(Excerpts from a dataset)
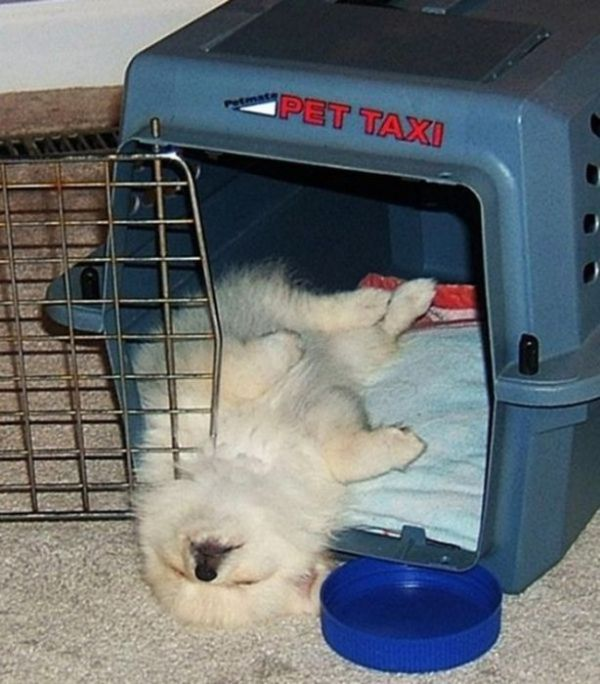 Photos That Prove Pets Can Sleep Anywhere (21 pics)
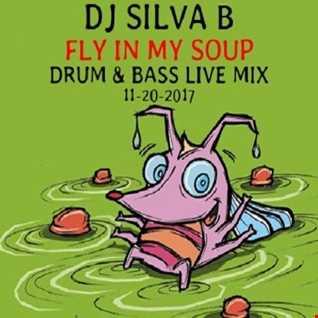 DJ SILVA B   FLY IN MY SOUP DNB LIVE RADIO MIX 11 10 2017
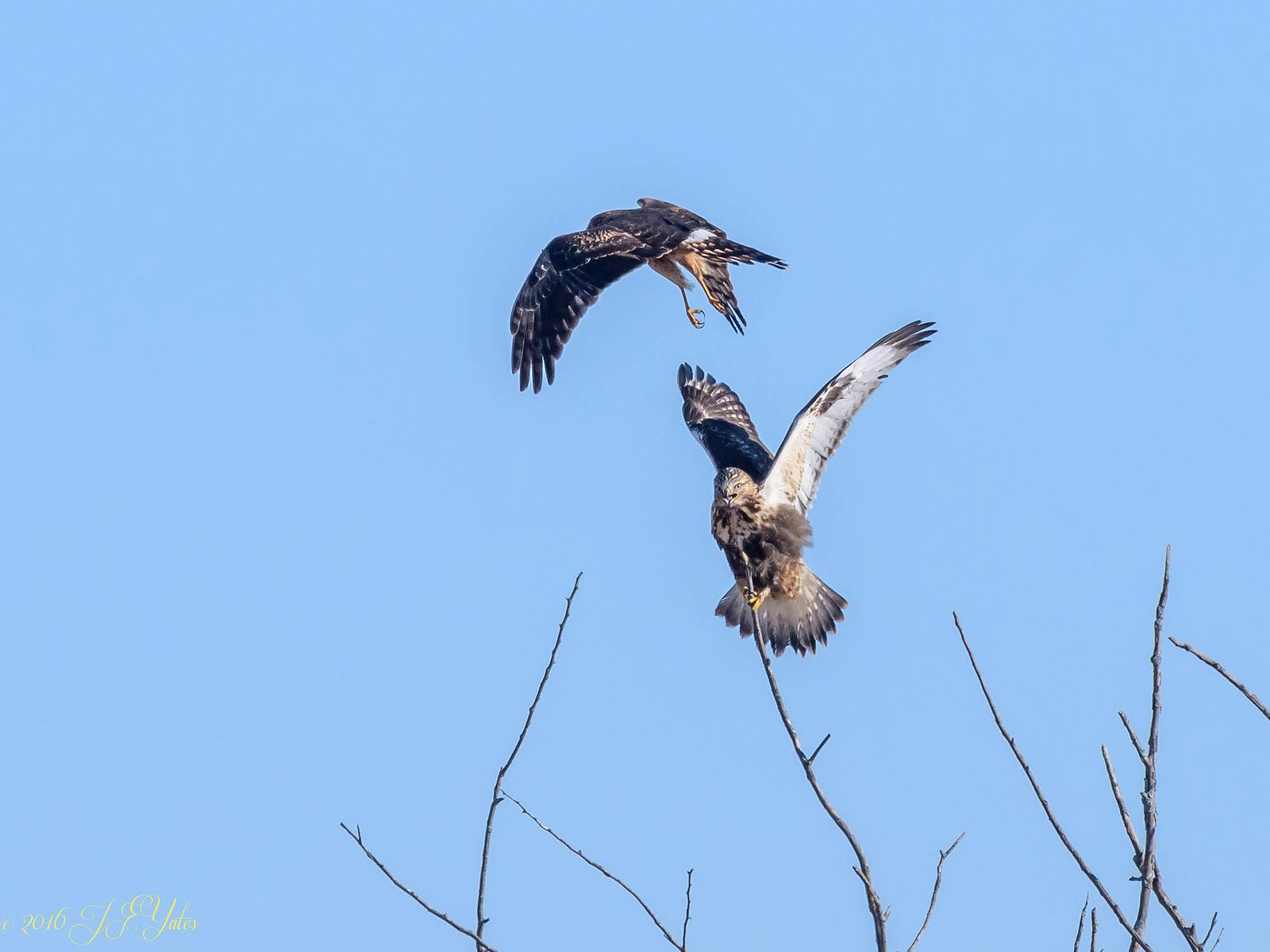 Rough legged hawk vs Northern Harrier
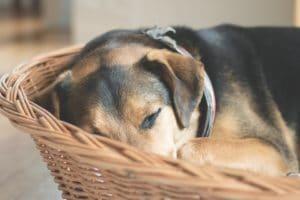 Hundekorb Ratgeber - Hundekorb oder Hundebett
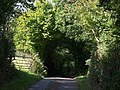 Lane below Tillerton - geograph.org.uk - 1494163.jpg
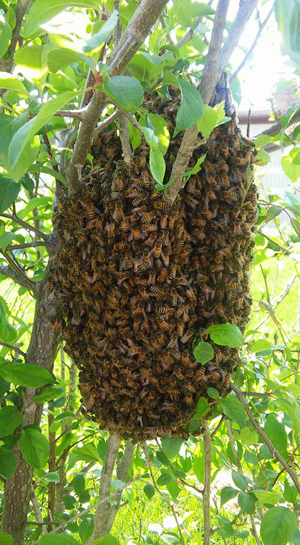 Honey-Bee-Swarm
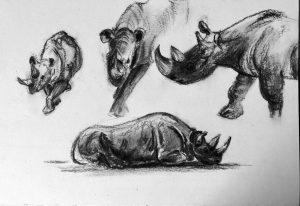 Kohlezeichnung von Nashörnern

_What you will do_: Give the data back exactly, omitting all pictures.

_Exercise output_:
 Photos That Prove Pets Can Sleep Anywhere (21 pics)
 DJ SILVA B   FLY IN MY SOUP DNB LIVE RADIO MIX 11 10 2017
 Rough legged hawk vs Northern Harrier
 Hundekorb Ratgeber - Hundekorb oder Hundebett
 Lane below Tillerton - geograph.org.uk - 1494163.jpg
 Honey-Bee-Swarm
 Kohlezeichnung von Nashörnern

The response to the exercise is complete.